The first Coast Boys Club opened on Biloxi's Howard Avenue in 1966 and was whammied by Hurricane Camille three years later. That was not the only monumental change: The venerable national organization founded in the 1800s in Connecticut soon would add girls.
   The hurricane-replacement club for East Biloxi's Back Bay community was called the Lundays Unit. As the region's population grew, so did B&G's Coastwide breadth.
   The Boys & Girls Clubs of the Gulf Coast now administers clubs in Harrison and Hancock counties. Equal opportunity Katrina showed no mercy to the nonprofit social service organization that works with communities to turn their children into successful adults through play, teaching life skills and mentoring.
   "The only clubs of ours that were not damaged were the units in several schools," said Gulf Coast B&G executive director Sue Reed.
   The Lundays Unit clubhouse is gone; so is another popular B&G site on Biloxi's beachfront used for administration and weekly bingo fundraisings. Neither will be rebuilt, Reed said, but there will be a new clubhouse at the nearby Hope VI public housing project, now under construction.
   Clubhouses in North Gulfport and Pass Christian are gone but Reed says those will be replaced with a new concept called hope centers, B&G clubs with broader application that allows for senior and other community programs.
   Schools in D'Iberville, Bay-Waveland and Biloxi's Popp's Ferry had B&G units before Katrina, and those have continued, even if in other places.
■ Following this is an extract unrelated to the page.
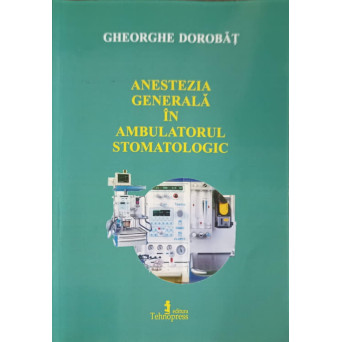 ANESTEZIA GENERALA IN AMBULATORUL STOMATOLOGIC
And for the East Biloxi children who no longer have a clubhouse, they can take advantage of the new unit set up at Beauvoir Elementary, where many are already bused for classes.
   "We are only going to continue to do more and more," said Reed. "This is so needed because we provide stability for the kids. Our goal is to build back clubs and provide more services because it is desperately needed for children and their families."